Pre-Sales and Project Frameworks
I brought several document examples to the discussion, including our statement of work template and stage gates. We also touched on:
- The importance of including primary contact info and process explanations in statements of work
- The necessity of reiterating that websites are living things, and that contracts need to call out the requirements around ongoing maintenance and development
- Whether SOWs are part of the sales process, and using the SOW template as a means to facilitate asking the right questions in discovery
- The idea of a pause clause, where certain client activities or inactivities (unresponsiveness, non-payment, etc.) will freeze a project, and it resumes at the agency’s discretion
- What sorts of presentation decks, demos, and protoyptes different organizations use to present projects to clients
Amber’s groups followed up the March meetup topic of design process by getting into further details around documentation to support design.
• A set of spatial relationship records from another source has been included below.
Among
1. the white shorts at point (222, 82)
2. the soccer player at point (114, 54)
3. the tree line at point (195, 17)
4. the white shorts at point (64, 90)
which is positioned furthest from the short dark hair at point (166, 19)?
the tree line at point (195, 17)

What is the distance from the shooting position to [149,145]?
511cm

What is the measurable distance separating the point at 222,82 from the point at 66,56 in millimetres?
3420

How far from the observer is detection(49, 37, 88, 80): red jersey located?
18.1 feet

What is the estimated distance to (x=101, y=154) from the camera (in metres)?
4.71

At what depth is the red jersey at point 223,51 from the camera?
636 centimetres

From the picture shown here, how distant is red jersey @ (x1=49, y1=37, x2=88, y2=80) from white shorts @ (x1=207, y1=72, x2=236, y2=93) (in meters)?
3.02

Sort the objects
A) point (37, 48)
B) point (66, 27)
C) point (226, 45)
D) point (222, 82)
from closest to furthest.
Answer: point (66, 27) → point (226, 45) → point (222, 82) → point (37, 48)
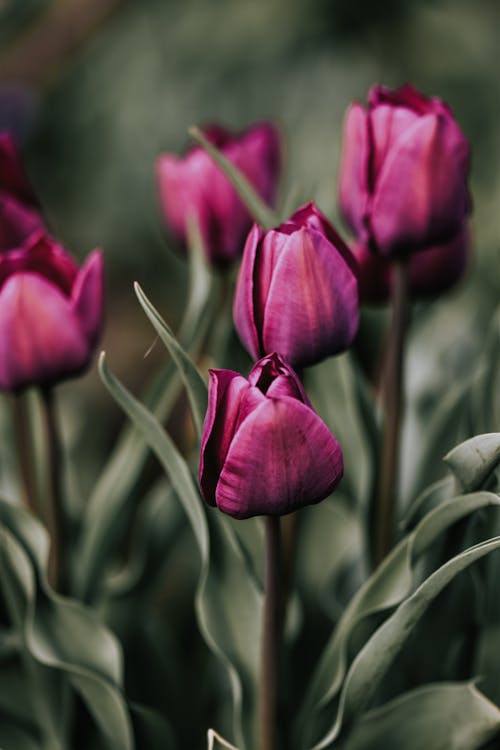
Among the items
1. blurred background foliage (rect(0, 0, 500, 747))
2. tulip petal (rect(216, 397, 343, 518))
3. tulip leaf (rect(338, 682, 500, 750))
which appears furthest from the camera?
blurred background foliage (rect(0, 0, 500, 747))

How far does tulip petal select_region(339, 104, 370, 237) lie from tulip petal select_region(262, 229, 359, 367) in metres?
0.06

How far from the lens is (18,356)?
0.42 metres

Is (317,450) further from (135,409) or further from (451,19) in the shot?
(451,19)

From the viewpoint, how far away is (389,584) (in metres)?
0.41

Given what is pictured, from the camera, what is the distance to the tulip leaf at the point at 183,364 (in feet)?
1.20

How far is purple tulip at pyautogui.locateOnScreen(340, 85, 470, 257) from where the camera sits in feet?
1.32

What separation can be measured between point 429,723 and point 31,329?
0.75 ft

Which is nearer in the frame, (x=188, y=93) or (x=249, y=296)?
(x=249, y=296)

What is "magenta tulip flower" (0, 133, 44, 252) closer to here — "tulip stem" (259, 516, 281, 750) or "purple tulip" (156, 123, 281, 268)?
"purple tulip" (156, 123, 281, 268)

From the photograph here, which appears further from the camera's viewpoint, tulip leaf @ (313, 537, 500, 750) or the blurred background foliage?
the blurred background foliage

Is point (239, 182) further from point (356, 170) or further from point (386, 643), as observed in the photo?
point (386, 643)

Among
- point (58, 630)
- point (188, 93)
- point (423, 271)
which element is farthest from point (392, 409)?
point (188, 93)

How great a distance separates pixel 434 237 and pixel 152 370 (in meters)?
0.91

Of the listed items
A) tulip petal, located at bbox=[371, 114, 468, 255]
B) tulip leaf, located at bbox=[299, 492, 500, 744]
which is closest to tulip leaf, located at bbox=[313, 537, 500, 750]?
tulip leaf, located at bbox=[299, 492, 500, 744]
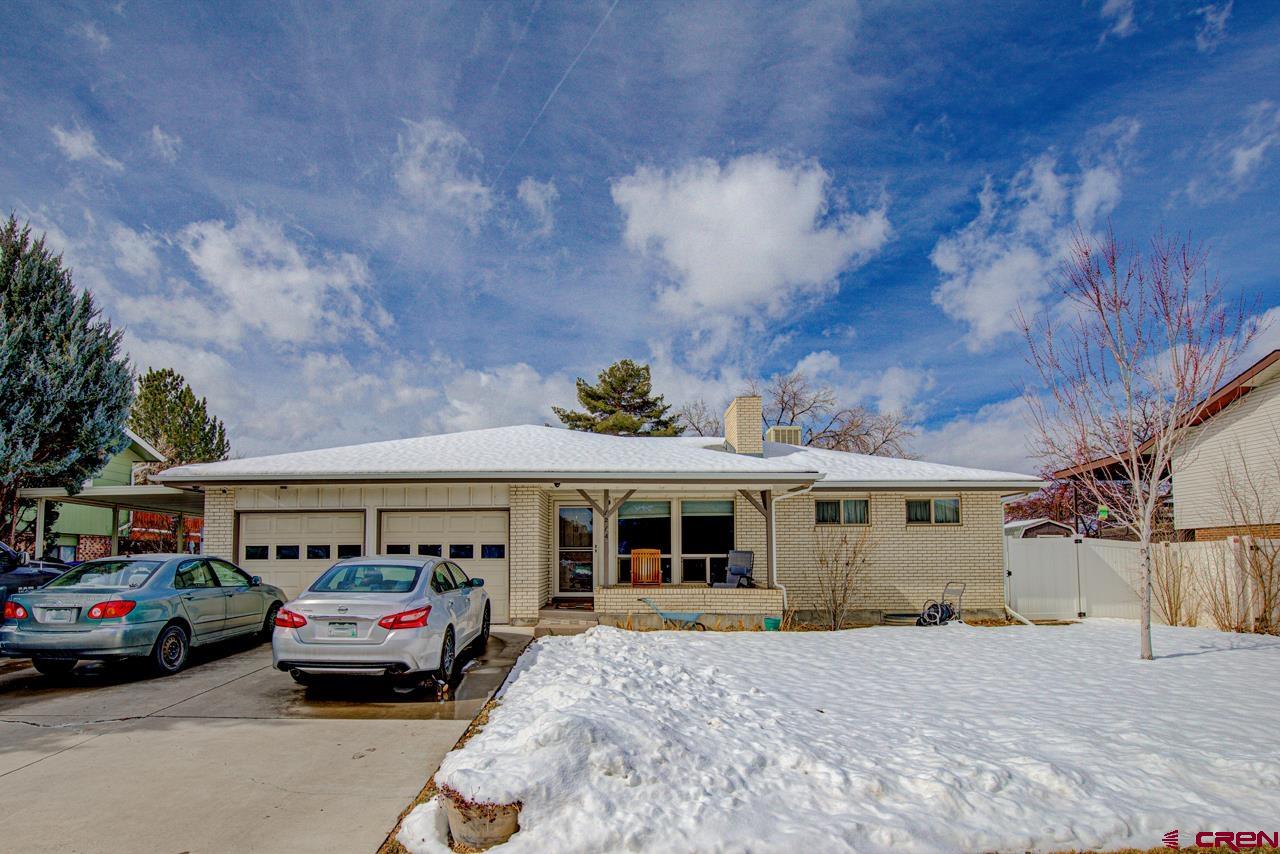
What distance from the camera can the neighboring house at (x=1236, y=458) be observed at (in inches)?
604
Topics covered included:
- The nature of documentation continuously evolving throughout the course of projects and over multiple projects
- Variations of creative briefs and user profiles created to identify design needs
- General project requirements documentation used to gather information pre-design
- High-level questions documentation should answer, including:
- What is the project?
- Why are we doing it?
- Who are we talking to?
- What do they think?
- What do we want them to think?
- What do we need to tell them?
- Documentation that encourages the discovery of design preferences, including:
- Branding requirements
- Graphic preferences
- Similar project examples
- Mockups & prototyping
Andrew’s groups delved into documentation to support development. They covered:
- Technical specifications, user stories, and other means of documenting development requirements, features, and tasks
- What formats people use for documentation, including MS Office, Google Docs, Gather Content, and more
- How to create development documentation that serves client needs versus documentation that serves developer needs
- Who creates technical documentation, and how it is translated and communicated to clients to keep everyone on the same page
Details on May’s meetup are forthcoming, but mark your calendars for May 13th at 5:30PM. Pending securing a space that works well for a single-speaker format, I’m likely going to take a month off from the breakout group format we’ve been going with and hijack the evening to give a first presentation of my PM-focused session that I’m preparing for Drupalcon Austin entitled Scaling People, Process, and Tools. I look forward to seeing everyone in May!